AFL to consider substitute system
The AFL will consider introducing a substitute system next season, possibly at the expense of interchange bench numbers.
Adelaide coach Neil Craig, Melbourne counterpart Dean Bailey, the Western Bulldogs' Rodney Eade and Sydney's Paul Roos have all this week floated the idea of substitutes being allowed to replace injured players.
They would differ from current interchange players, in that once they took to the field the player they replaced would not be allowed to return.
AFL football operations manager Adrian Anderson said the league would consider that option as part of a post-season review of the interchange system.

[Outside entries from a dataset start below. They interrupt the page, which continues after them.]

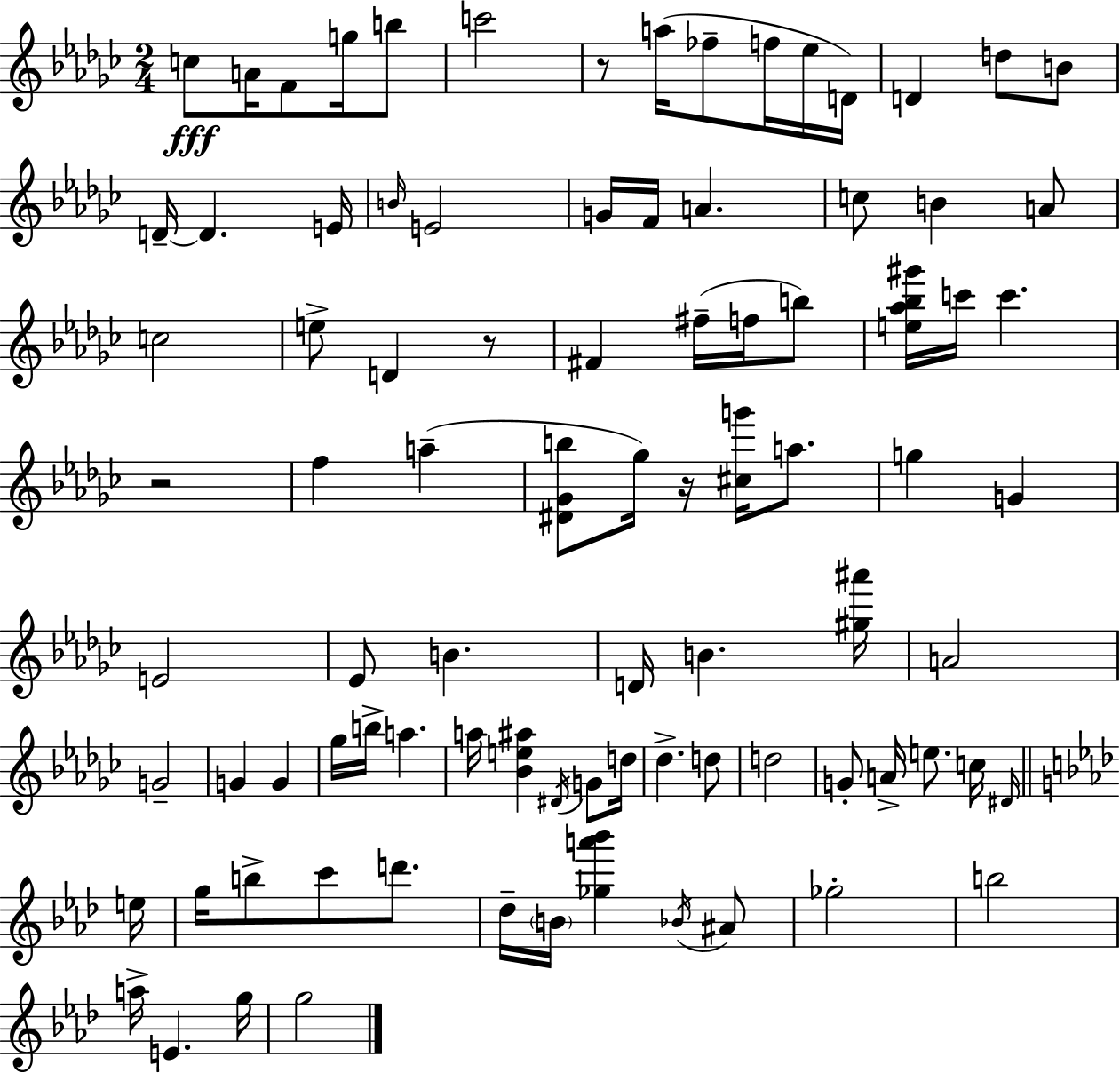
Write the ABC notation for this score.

X:1
T:Untitled
M:2/4
L:1/4
K:Ebm
c/2 A/4 F/2 g/4 b/2 c'2 z/2 a/4 _f/2 f/4 _e/4 D/4 D d/2 B/2 D/4 D E/4 B/4 E2 G/4 F/4 A c/2 B A/2 c2 e/2 D z/2 ^F ^f/4 f/4 b/2 [e_a_b^g']/4 c'/4 c' z2 f a [^D_Gb]/2 _g/4 z/4 [^cg']/4 a/2 g G E2 _E/2 B D/4 B [^g^a']/4 A2 G2 G G _g/4 b/4 a a/4 [_Be^a] ^D/4 G/2 d/4 _d d/2 d2 G/2 A/4 e/2 c/4 ^D/4 e/4 g/4 b/2 c'/2 d'/2 _d/4 B/4 [_ga'_b'] _B/4 ^A/2 _g2 b2 a/4 E g/4 g2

They will also look at whether there is a link between increasing rotation of players through the bench and injuries.
Anderson said if substitutes were introduced, it might come on top of the current four-man interchange bench, or in exchange for reducing interchange players.
"We could conceivably have a model where there are four interchange, but one or two of them are substitutes," Anderson told the AFL website.
"You could conceivably have a model where there were five interchange and three of them are substitutes or a whole other range of permutations and combinations."
He ruled out any changes during the current season.
But he said the league did not expect to expand the size of the interchange bench - not including substitutes - beyond the current four.
"There is a danger with increasing the interchange, (that) you will increase the speed of the players out there on the ground and potentially the risk of collision injuries," he said.